__WHAT THE TASK ASKS__
Convert the stretch from the line containing "In the captured" through the last of the lines below into a Markdown table with the columns Entry and Text, numbering each row and skipping blank lines. Leave the pictures out of the table.

__RAW DATA__
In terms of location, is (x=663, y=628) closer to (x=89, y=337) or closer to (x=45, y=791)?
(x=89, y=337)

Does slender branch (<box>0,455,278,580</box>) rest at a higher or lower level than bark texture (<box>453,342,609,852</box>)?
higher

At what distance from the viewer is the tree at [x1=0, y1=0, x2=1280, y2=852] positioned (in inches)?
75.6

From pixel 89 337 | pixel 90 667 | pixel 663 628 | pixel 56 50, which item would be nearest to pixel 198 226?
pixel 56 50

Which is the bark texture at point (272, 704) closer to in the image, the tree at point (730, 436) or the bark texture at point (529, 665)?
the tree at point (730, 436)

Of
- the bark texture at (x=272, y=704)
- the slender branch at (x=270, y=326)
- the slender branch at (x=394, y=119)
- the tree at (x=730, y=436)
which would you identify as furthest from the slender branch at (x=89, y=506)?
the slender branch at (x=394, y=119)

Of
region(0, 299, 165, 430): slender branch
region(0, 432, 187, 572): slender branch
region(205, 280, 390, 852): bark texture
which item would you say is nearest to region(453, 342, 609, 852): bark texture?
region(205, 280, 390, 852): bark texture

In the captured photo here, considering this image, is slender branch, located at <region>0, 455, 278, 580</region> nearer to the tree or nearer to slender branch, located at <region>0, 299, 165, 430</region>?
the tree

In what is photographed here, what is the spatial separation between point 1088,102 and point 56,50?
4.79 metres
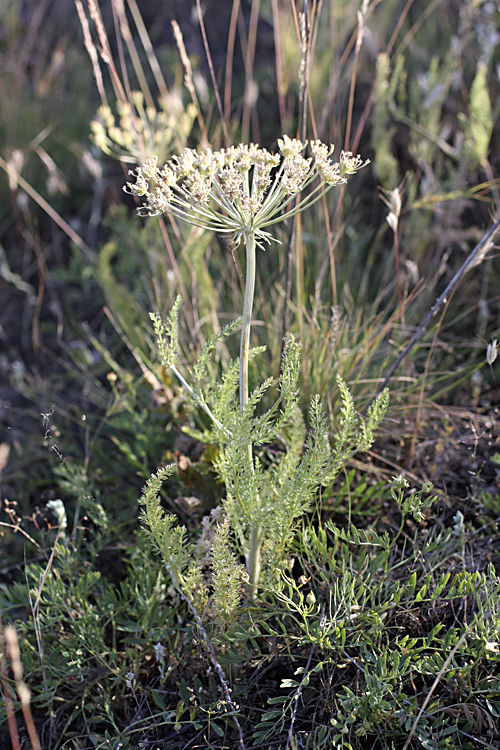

__EXPECTED ANSWER__
| Entry | Text |
|---|---|
| 1 | In the captured photo here, considering this image, is slender branch, located at <region>0, 455, 278, 580</region> nearer to the tree or nearer to slender branch, located at <region>0, 299, 165, 430</region>? |
| 2 | the tree |
| 3 | In what is photographed here, what is the spatial separation between point 1088,102 and point 56,50? |
| 4 | 4.79 metres |